Prompt A: List every acronym that appears in the passage on CMS's 2017 Quality Payment Program plans.
Prompt B: From the passage on CMS's 2017 Quality Payment Program plans, quote everything from "Last week, CMS" down to "tracks) in 2017.".

— START Source extract —

Last week, CMS head Andy Slavitt posted a blog on CMS’ website titled, “Plans for the Quality Payment Program in 2017: Pick Your Pace.”  Written amid news reports and growing speculation of CMS’ plans to delay the start of the initial MACRA reporting period, Mr. Slavitt’s blog confirmed that the reporting period will start January 1, 2017, while also announcing CMS’ plans to create new “flexible” reporting options for providers in the final rule.

Four Options for 2017

 Mr. Slavitt’s blog describes four options for providers to participate in MACRA’s Quality Payment Program (which is CMS’ name for MACRA’s MIPS and Advanced APMs payment tracks) in 2017.

The first option would allow providers to “test the quality payment program.”  Under this option, providers would be exempt from 2019 MIPS adjustments (which are tied to the 2017 reporting period) as long as they “submit some data to the Quality Payment Program, including data from after January 1, 2017.”  Mr. Slavitt noted this option is designed to ensure that your system is working and that you are prepared for broader participation in 2018 and 2019 as you learn more.”

— END Source extract —
— START Record set —

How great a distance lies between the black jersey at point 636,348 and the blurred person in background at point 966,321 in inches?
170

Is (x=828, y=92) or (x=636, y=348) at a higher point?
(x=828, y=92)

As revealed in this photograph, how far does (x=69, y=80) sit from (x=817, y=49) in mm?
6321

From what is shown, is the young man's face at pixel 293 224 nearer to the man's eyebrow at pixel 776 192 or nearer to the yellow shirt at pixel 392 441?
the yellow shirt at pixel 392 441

— END Record set —
— START Record set —

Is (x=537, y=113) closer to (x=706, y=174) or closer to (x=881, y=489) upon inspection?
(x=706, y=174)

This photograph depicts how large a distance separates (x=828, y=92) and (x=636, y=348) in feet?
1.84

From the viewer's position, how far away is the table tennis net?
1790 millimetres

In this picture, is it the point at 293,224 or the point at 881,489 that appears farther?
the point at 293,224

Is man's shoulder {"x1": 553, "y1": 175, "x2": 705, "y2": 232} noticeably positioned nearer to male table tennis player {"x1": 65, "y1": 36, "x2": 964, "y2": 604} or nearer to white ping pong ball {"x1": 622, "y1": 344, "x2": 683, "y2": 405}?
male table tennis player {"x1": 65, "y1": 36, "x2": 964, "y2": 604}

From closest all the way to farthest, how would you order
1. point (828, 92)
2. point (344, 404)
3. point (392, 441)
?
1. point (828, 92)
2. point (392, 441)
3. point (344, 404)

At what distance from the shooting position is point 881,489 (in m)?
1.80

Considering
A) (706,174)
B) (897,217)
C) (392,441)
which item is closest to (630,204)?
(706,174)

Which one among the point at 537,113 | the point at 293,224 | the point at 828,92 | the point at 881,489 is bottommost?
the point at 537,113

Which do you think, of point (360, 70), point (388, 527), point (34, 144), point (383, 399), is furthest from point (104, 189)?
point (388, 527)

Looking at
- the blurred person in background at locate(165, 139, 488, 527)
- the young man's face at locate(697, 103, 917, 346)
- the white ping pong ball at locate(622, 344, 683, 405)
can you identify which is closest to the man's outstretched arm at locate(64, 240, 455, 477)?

— END Record set —

Written answer A: CMS, MACRA, MIPS, APMs

Written answer B:
Last week, CMS head Andy Slavitt posted a blog on CMS’ website titled, “Plans for the Quality Payment Program in 2017: Pick Your Pace.”  Written amid news reports and growing speculation of CMS’ plans to delay the start of the initial MACRA reporting period, Mr. Slavitt’s blog confirmed that the reporting period will start January 1, 2017, while also announcing CMS’ plans to create new “flexible” reporting options for providers in the final rule.

Four Options for 2017

 Mr. Slavitt’s blog describes four options for providers to participate in MACRA’s Quality Payment Program (which is CMS’ name for MACRA’s MIPS and Advanced APMs payment tracks) in 2017.